The skiing went well - I was initially put in the more advanced group, but I switched for the last two days because the numbers worked better and it got me away from one of the people I didn't get on with, which is when I discovered I didn't get on with the second one. Unlike the previous Ski Club holiday we weren't forced off piste all the time, but did a very little bit of off piste much more successfully than before. One of the highlights was a long quiet gently sloping run through the woods, another was the opportunity to have one's picture taken at the start of a World Cup downhill slope, and a third was an interesting local liqueur called 'Bombardino'.

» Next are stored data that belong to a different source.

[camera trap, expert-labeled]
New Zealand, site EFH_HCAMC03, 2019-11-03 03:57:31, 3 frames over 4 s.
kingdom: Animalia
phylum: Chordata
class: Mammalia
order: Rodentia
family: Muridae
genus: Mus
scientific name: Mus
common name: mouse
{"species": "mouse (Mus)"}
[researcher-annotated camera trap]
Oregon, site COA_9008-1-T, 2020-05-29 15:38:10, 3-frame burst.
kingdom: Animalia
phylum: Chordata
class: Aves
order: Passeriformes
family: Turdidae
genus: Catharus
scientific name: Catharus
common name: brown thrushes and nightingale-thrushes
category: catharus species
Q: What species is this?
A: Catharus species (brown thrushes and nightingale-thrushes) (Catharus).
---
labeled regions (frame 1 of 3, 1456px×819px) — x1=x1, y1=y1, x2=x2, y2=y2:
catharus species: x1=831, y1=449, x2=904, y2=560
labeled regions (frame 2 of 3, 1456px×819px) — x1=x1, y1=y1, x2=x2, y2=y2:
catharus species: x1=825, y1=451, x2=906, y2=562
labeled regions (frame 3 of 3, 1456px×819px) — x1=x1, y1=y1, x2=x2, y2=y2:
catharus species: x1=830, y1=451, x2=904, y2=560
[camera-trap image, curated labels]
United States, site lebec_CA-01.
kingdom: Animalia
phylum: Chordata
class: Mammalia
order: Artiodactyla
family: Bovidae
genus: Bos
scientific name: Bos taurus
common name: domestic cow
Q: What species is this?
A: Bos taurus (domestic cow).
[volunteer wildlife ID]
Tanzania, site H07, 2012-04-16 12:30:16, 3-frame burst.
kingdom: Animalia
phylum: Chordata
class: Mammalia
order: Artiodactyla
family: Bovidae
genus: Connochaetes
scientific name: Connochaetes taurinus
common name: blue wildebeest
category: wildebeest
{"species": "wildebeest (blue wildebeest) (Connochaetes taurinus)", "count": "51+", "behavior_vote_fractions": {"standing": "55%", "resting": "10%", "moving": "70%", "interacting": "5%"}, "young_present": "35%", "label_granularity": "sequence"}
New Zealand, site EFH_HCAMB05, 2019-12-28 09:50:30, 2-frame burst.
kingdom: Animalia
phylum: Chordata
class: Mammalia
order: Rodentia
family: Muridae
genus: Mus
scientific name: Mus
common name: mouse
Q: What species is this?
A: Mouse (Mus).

As always I made a trip to a local supermarket where there was no interesting chocolate, so instead I bought some interesting pasta with a recipe for local dish 'pizzoccheri'. I also bought some of the delicious cheese and salami from the hotel cheese-and-meat tasting. The food in general was good, with a couple of oddities thrown in. We were given menus each evening to choose the following evening's dishes without much explanation, so one of my main meal choices turned out to be three very large (~250g) pieces of cheese, accompanied only by a teaspoon of honey and a teaspoon of mustard. The cheeses were very tasty, but not what I would have chosen for dinner had I known. On another night the 'grilled cheese with caramelised onion' turned out to be just that - a small browned onion on a plate next to two slices of cheese that were slightly melted. Luckily I hadn't chosen that option.

At the end of the week my skiing ability was rated exactly the same as it had been four years ago, which surprised me because I feel a great deal more competent now than I did then. Then another 13-hour journey to get home, where I have been feeling a little sad at the lack of interesting people and their stories, but happy that I have another ski trip planned for six weeks' time.